If no data are available and input SOLRAD is zero, BROOK90 uses a fixed fraction of the potential solar radiation on a horizontal surface. This fraction had been set at 0.55, but as of Version 4.8 it can be changed on the BROOK90 main window. Use of this generalized fraction loses the effects of day-to-day variation of solar radiation in the model.

Alternatively, there are various simple to complicated methods for estimating SOLRAD from cloud cover measurements, which are more widely made (Brutsaert 1982, Dingman 1994).

Another approach to estimating daily solar radiation uses the fact that the daily temperature range is usually larger on clear days than on overcast ones. The equation of Bristow and Campbell (1984) has been used worldwide in various modifications. For Hubbard Brook I use

R / I0 = a (1 - exp(-b Δ ^ c)) + d

where R is the daily solar radiation, I0 is the potential insolation (I0HDAY), and Δ is the daily temperature range (Tmax - Tmin), and a, b, c, and d are constants that depend more or less on location. I added the d value so that R is greater than zero when Δ is zero. For Hubbard Brook I use a = 0.78, c = 1.5, d = 0.05, and b = 0.245 + 0.0035 sin(2π (doy + 80) / 366) to account for some residual seasonality, where doy is day of the year.

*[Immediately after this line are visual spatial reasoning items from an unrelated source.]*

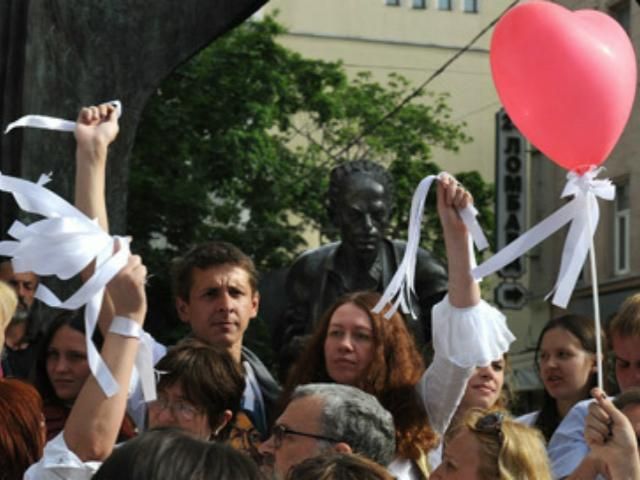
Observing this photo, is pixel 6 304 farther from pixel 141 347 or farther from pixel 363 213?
pixel 363 213

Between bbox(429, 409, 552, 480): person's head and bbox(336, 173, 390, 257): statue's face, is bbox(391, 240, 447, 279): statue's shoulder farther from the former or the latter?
bbox(429, 409, 552, 480): person's head

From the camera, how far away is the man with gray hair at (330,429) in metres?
4.51

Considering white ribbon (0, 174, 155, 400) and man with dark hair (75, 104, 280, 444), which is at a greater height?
white ribbon (0, 174, 155, 400)

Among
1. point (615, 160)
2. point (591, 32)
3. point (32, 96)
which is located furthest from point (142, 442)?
point (615, 160)

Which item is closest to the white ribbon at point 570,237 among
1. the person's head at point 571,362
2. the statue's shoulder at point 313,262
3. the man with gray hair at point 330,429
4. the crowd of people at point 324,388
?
the crowd of people at point 324,388

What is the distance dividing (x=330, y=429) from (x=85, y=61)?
3041 millimetres

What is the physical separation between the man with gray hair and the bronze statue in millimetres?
2103

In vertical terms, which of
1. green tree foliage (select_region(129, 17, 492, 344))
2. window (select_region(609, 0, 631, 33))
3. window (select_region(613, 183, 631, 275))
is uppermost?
window (select_region(609, 0, 631, 33))

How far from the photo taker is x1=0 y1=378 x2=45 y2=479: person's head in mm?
4406

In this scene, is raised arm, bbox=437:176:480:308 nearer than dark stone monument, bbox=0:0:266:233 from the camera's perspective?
Yes

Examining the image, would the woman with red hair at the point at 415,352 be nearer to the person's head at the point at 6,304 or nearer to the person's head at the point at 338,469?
the person's head at the point at 6,304

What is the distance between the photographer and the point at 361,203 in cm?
673

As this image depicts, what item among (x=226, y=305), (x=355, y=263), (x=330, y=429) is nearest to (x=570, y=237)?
(x=330, y=429)

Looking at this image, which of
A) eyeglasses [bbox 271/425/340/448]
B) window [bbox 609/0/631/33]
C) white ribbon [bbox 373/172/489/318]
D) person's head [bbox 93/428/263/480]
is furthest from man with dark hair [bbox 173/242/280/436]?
window [bbox 609/0/631/33]
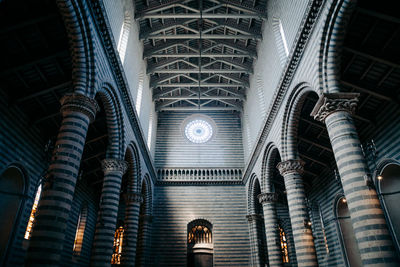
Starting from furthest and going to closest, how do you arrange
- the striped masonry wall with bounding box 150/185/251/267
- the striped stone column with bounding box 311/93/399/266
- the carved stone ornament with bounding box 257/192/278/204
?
the striped masonry wall with bounding box 150/185/251/267 < the carved stone ornament with bounding box 257/192/278/204 < the striped stone column with bounding box 311/93/399/266

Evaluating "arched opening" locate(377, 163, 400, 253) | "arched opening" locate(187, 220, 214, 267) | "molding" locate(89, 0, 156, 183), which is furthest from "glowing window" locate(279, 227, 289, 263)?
"molding" locate(89, 0, 156, 183)

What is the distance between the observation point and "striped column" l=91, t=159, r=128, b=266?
1255 centimetres

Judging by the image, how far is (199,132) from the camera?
28.6m

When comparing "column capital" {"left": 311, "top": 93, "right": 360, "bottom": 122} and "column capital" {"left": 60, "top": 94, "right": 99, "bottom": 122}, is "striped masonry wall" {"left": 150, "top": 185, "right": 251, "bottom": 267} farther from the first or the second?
"column capital" {"left": 311, "top": 93, "right": 360, "bottom": 122}

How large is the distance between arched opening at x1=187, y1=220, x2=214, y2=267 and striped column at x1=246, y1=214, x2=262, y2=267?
3294mm

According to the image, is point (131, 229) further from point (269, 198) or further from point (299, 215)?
point (299, 215)

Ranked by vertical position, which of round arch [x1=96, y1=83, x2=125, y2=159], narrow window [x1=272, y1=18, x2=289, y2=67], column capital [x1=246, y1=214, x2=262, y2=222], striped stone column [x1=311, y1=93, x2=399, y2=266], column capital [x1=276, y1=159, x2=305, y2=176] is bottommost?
striped stone column [x1=311, y1=93, x2=399, y2=266]

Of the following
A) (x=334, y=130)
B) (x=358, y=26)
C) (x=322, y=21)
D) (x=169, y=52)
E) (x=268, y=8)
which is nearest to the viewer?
(x=334, y=130)

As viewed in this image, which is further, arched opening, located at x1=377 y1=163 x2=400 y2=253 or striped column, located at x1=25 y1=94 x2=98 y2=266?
arched opening, located at x1=377 y1=163 x2=400 y2=253

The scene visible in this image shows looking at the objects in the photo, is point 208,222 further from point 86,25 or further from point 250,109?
point 86,25

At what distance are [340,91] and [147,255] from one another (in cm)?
1804

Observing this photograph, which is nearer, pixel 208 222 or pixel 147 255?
pixel 147 255

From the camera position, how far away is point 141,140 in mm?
19188

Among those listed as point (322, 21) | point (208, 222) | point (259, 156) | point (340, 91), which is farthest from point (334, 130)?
point (208, 222)
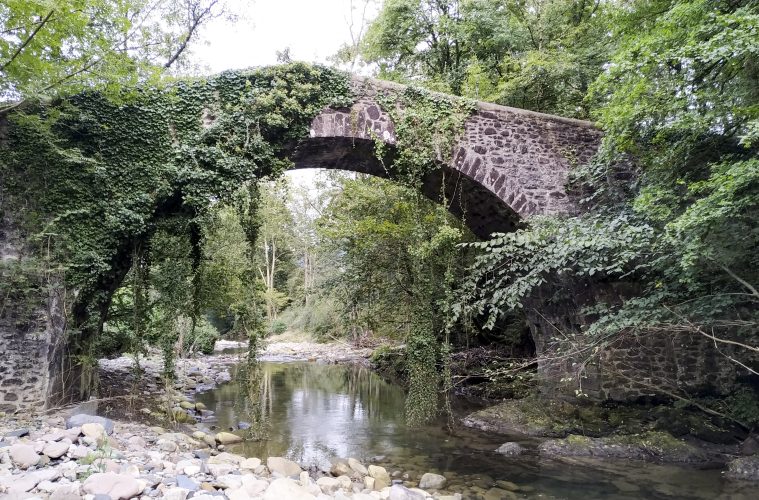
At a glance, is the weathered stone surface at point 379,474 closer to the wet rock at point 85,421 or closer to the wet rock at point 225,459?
the wet rock at point 225,459

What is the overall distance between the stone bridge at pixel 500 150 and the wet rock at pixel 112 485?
541cm

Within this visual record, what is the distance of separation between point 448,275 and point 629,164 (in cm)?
330

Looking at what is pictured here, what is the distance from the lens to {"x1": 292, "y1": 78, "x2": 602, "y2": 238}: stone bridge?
7.66 meters

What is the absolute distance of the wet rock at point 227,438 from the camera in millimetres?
6332

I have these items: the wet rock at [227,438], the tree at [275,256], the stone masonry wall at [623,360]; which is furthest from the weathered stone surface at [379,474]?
the tree at [275,256]

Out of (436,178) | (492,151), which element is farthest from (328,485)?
(492,151)

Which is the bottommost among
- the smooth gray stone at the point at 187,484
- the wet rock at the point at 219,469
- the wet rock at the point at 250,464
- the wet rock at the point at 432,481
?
the wet rock at the point at 432,481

In BROOK90 subroutine EQUIVSLP is called once to obtain parameters that depend on latitude, slope, and aspect of the surface being simulated. Subroutine SUNDS uses functions FUNC3 and HAFDAY once a day to calculate daylength, potential radiation on a horizontal surface, and the ratio of potential radiation on the slope to that on a horizontal surface. AVAILEN calculates net radiation minus soil heat flux at the top and the bottom of the canopy, separately for daytime and for nighttime. "

Potential Evaporation

Text copied from Ecoshift on module PET:

" In this section, most equations are given in standard algebraic notation, as extended by Shuttleworth and Wallace (1985). The correspondence between algebraic notation and variable names is: found on http://www.ecoshift.net/brook/b90doc.html

A common approach to estimating evaporation calculates a potential evaporation (PE) from weather variables, and then reduces actual evaporation below PE in response to soil drying. PE quantifies what the evaporation rate would be in the absence of any limitation of liquid water supply to the evaporating surfaces. It is thus an upper limit to the evaporation rate. Actual evaporation falls below the potential rate whenever liquid water supply to the plant leaves or to the soil surface cannot maintain the PE rate. Changing knowledge of limitations on evaporation has produced a variety of definitions of PE, which are related to the methods chosen to calculate it (Shuttleworth, 1991).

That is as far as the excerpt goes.